### Task to complete
Return all the lines below in which the string "have" appears.

[Dataset entries]

::::

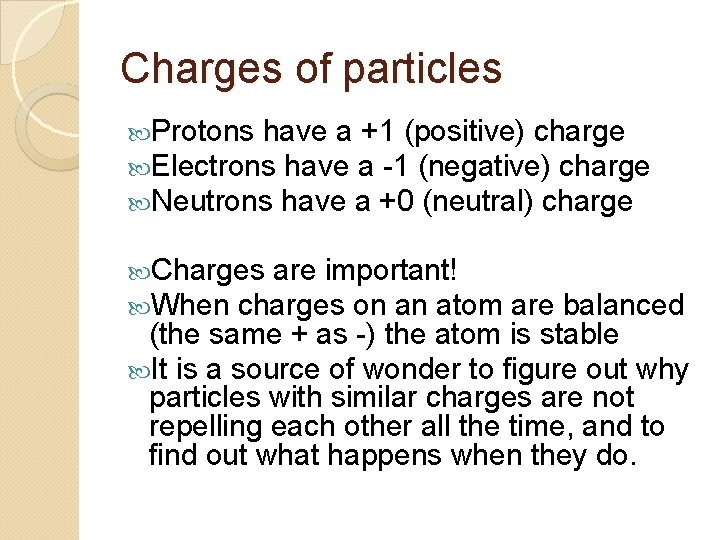 Charges of particles

Protons have a +1 (positive) charge
Electrons have a -1 (negative) charge
Neutrons have a +0 (neutral) charge

Charges are important!
When charges on an atom are balanced (the same + as -) the atom is stable
It is a source of wonder to figure out why particles with similar charges are not repelling each other all the time, and to find out what happens when they do.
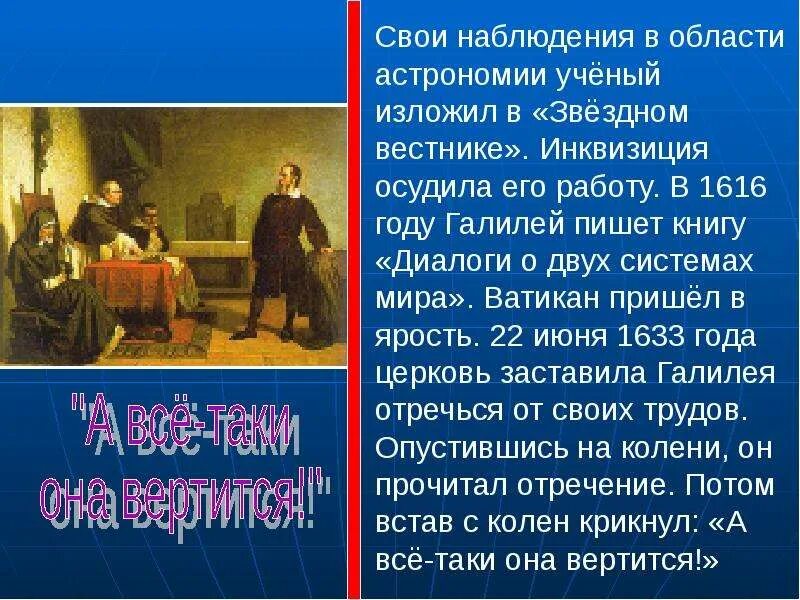 "А всё-таки она вертится!"

Свои наблюдения в области астрономии учёный изложил в «Звёздном вестнике». Инквизиция осудила его работу. В 1616 году Галилей пишет книгу «Диалоги о двух системах мира». Ватикан пришёл в ярость. 22 июня 1633 года церковь заставила Галилея отречься от своих трудов. Опустившись на колени, он прочитал отречение. Потом встав с колен крикнул: «А всё-таки она вертится!»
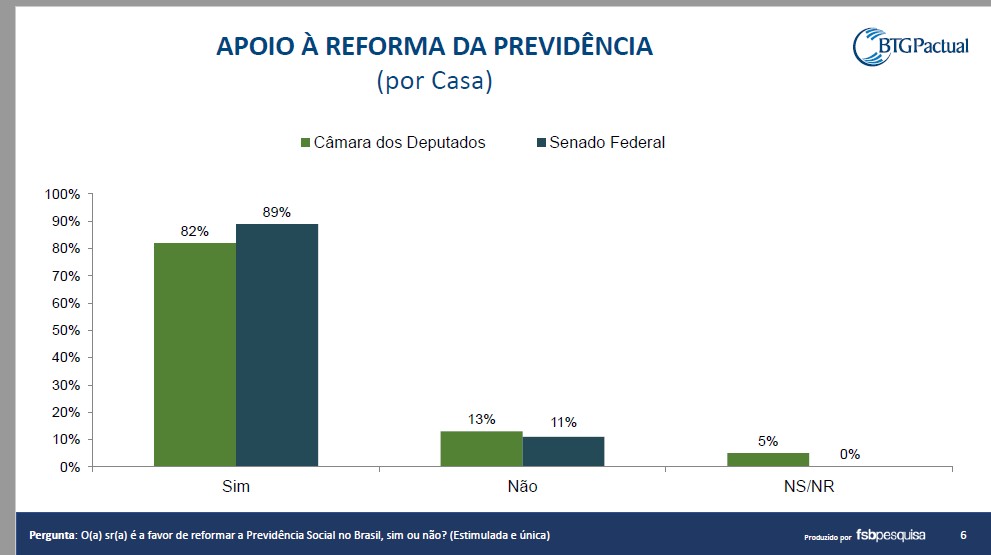 APOIO À REFORMA DA PREVIDÊNCIA
(por Casa)

BTGPactual

Câmara dos Deputados
Senado Federal

100%
90%
80%
70%
60%
50%
40%
30%
20%
10%
0%

82%
89%
13%
11%
5%
0%

Sim
Não
NS/NR

Pergunta: O(a) sr(a) é a favor de reformar a Previdência Social no Brasil, sim ou não? (Estimulada e única)

Produzido por fsbpesquisa

6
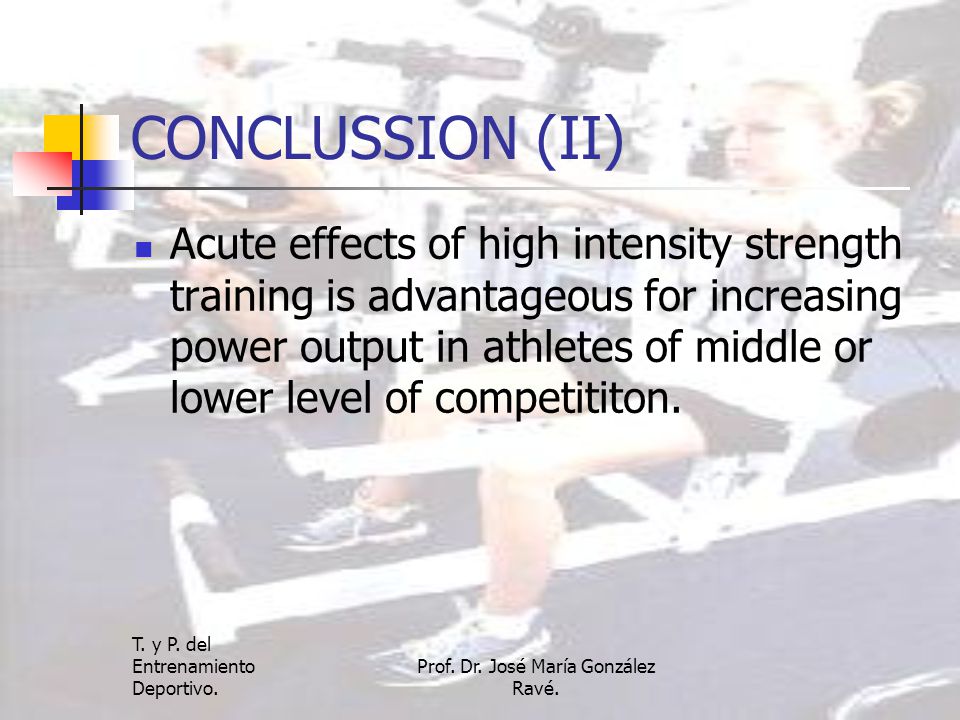 CONCLUSSION (II)

Acute effects of high intensity strength training is advantageous for increasing power output in athletes of middle or lower level of competititon.

T. y P. del Entrenamiento Deportivo.

Prof. Dr. José María González Ravé.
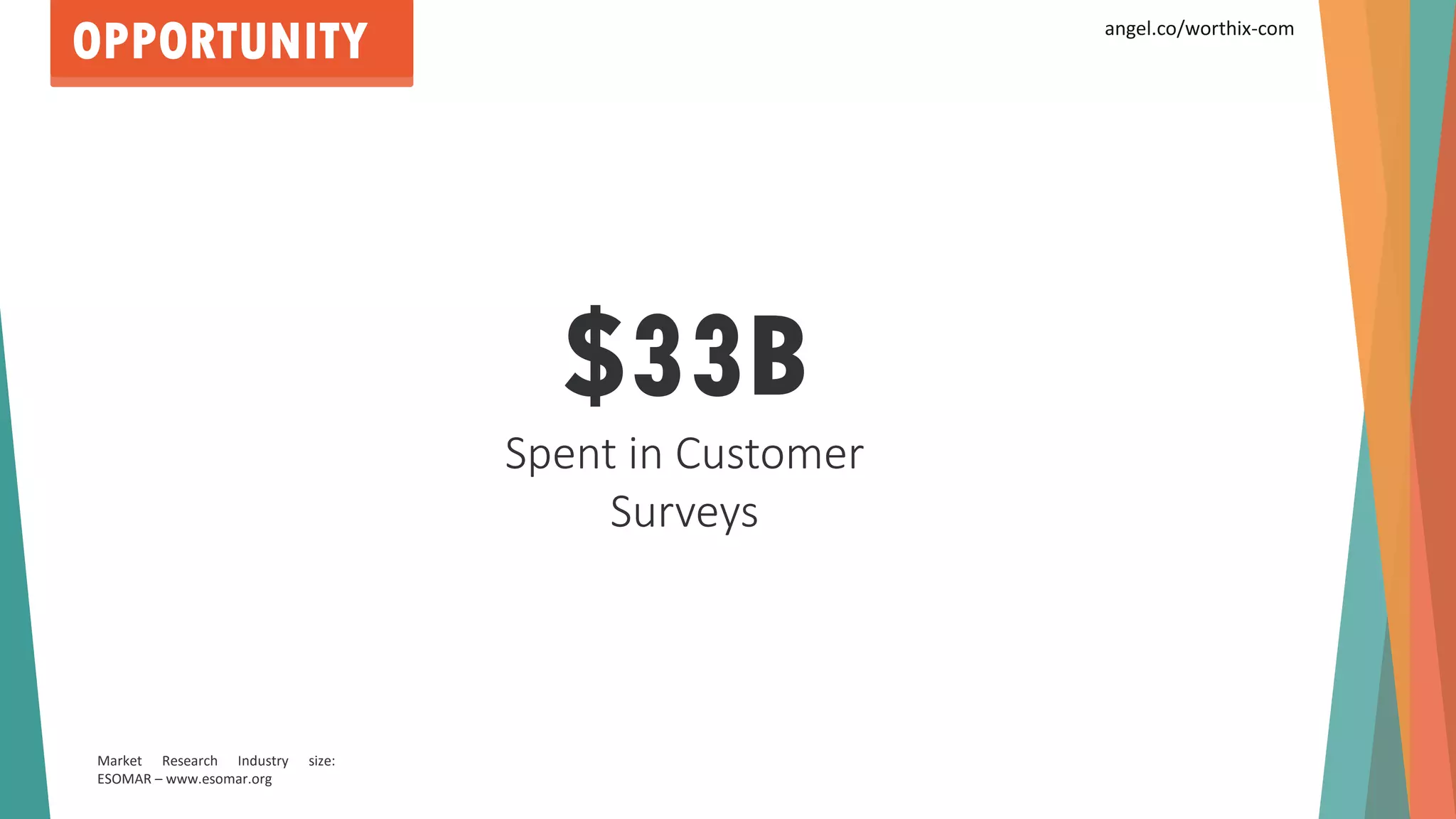 OPPORTUNITY

angel.co/worthix-com

$33B

Spent in Customer Surveys

Market Research Industry size: ESOMAR – www.esomar.org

::::

### Written response
Protons have a +1 (positive) charge
Electrons have a -1 (negative) charge
Neutrons have a +0 (neutral) charge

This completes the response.